Strong minimality and the $j$-function

Abstract

We show that the order three algebraic differential equation over ${\mathbb Q}$ satisfied by the analytic $j$-function defines a non-$\aleph_0$-categorical strongly minimal set with trivial forking geometry relative to the theory of differentially closed fields of characteristic zero answering a long-standing open problem about the existence of such sets. The theorem follows from Pila's modular Ax-Lindemann-Weierstrass with derivatives theorem using Seidenberg's embedding theorem and a theorem of Nishioka on the differential equations satisfied by automorphic functions. As a by product of this analysis, we obtain a more general version of the modular Ax-Lindemann-Weierstrass theorem, which, in particular, applies to automorphic functions for arbitrary arithmetic subgroups of $SL_2 ({\mathbb Z})$. We then apply the results to prove effective finiteness results for intersections of subvarieties of products of modular curves with isogeny classes.

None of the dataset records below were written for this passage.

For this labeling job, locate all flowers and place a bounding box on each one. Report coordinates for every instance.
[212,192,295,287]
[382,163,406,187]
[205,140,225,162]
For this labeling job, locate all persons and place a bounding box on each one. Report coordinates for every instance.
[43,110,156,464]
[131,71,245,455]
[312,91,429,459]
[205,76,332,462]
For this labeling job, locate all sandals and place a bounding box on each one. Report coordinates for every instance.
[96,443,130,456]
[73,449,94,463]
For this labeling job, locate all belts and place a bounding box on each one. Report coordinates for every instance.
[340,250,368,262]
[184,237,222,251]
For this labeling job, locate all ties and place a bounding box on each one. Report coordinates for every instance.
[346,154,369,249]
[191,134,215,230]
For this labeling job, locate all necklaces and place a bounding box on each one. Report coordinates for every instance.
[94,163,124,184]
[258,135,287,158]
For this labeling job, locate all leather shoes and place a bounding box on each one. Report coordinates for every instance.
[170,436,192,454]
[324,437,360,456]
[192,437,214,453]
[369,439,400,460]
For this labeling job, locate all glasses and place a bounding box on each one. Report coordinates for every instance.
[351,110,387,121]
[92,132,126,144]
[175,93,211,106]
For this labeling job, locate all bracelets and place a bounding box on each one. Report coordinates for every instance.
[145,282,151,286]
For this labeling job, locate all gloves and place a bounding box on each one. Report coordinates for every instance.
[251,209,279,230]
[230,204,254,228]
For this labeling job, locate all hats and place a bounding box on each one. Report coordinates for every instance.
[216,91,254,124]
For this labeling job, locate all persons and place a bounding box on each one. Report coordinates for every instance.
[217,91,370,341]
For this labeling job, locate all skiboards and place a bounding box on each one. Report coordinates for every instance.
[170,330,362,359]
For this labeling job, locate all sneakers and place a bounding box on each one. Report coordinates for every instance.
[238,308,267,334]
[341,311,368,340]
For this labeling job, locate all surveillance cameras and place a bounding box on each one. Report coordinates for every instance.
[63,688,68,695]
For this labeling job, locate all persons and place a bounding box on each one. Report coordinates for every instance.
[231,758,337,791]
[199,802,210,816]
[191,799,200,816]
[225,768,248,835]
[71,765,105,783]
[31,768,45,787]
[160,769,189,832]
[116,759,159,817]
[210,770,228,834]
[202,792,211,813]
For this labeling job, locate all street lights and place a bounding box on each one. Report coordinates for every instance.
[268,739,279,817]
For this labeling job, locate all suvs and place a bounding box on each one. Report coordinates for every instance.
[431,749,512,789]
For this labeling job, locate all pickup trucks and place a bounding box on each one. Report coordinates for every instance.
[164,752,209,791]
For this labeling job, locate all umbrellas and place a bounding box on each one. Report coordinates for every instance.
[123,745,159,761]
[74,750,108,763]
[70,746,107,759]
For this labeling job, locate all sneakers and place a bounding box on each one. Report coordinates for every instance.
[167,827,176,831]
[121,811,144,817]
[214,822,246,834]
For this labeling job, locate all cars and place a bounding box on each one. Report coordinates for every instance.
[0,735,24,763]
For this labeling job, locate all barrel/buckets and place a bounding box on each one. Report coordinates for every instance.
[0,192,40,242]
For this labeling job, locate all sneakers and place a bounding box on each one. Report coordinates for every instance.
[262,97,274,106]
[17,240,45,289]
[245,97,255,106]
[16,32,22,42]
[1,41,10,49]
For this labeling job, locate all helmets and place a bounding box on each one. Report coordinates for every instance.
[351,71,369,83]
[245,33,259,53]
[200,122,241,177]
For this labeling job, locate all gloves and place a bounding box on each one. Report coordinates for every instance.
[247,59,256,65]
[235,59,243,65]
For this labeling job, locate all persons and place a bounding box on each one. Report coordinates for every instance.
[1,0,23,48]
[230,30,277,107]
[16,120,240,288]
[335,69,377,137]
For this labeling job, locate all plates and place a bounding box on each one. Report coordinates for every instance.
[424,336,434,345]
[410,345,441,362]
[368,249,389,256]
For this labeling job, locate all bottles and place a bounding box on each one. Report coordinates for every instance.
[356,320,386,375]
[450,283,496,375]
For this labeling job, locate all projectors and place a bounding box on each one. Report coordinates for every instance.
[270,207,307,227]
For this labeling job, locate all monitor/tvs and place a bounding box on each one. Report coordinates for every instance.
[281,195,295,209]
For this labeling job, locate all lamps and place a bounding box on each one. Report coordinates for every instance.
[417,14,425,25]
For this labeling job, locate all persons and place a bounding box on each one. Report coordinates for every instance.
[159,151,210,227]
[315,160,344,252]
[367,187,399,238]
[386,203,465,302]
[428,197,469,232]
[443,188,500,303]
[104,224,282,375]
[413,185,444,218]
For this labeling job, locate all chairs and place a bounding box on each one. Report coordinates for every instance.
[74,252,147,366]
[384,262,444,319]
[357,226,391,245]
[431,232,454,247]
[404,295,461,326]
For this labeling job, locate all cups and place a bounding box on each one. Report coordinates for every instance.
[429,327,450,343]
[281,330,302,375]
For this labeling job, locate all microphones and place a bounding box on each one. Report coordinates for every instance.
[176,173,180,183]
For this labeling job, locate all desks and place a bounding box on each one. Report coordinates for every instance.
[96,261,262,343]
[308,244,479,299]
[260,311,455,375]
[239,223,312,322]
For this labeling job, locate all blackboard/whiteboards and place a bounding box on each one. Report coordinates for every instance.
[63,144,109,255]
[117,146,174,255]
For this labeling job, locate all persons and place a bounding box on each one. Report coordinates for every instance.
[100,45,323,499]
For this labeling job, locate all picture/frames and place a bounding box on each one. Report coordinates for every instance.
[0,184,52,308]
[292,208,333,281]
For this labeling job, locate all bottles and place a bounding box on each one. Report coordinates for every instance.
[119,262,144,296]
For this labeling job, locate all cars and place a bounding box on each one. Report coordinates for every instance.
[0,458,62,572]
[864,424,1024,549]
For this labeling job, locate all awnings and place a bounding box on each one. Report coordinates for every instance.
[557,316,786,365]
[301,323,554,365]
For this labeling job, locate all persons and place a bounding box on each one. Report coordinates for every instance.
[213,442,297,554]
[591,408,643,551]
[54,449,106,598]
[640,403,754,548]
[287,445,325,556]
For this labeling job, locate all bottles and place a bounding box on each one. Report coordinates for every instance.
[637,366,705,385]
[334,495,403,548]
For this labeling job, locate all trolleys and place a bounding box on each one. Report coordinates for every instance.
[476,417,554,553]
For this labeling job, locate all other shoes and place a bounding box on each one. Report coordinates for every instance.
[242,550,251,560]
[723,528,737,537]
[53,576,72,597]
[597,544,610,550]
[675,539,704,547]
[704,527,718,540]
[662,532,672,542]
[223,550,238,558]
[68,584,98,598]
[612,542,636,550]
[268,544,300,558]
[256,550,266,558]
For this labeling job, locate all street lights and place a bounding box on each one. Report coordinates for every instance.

For example, we show that if $\psi:{\mathbb P}^1 \to {\mathbb P}^1$ is any non-identity automorphism of the projective line and $t \in {\mathbb A}^1({\mathbb C}) \smallsetminus {\mathbb A}^1({\mathbb Q}^\text{alg})$, then the set of $s \in {\mathbb A}^1({\mathbb C})$ for which the elliptic curve with $j$-invariant $s$ is isogenous to the elliptic curve with $j$-invariant $t$ and the elliptic curve with $j$-invariant $\psi(s)$ is isogenous to the elliptic curve with $j$-invariant $\psi(t)$ has size at most $36^7$. In general, we prove that if $V$ is a Kolchin-closed subset of ${\mathbb A}^n$, then the Zariski closure of the intersection of $V$ with the isogeny class of a tuple of transcendental elements is a finite union of weakly special subvarieties. We bound the sum of the degrees of the irreducible components of this union by a function of the degree and order of $V$.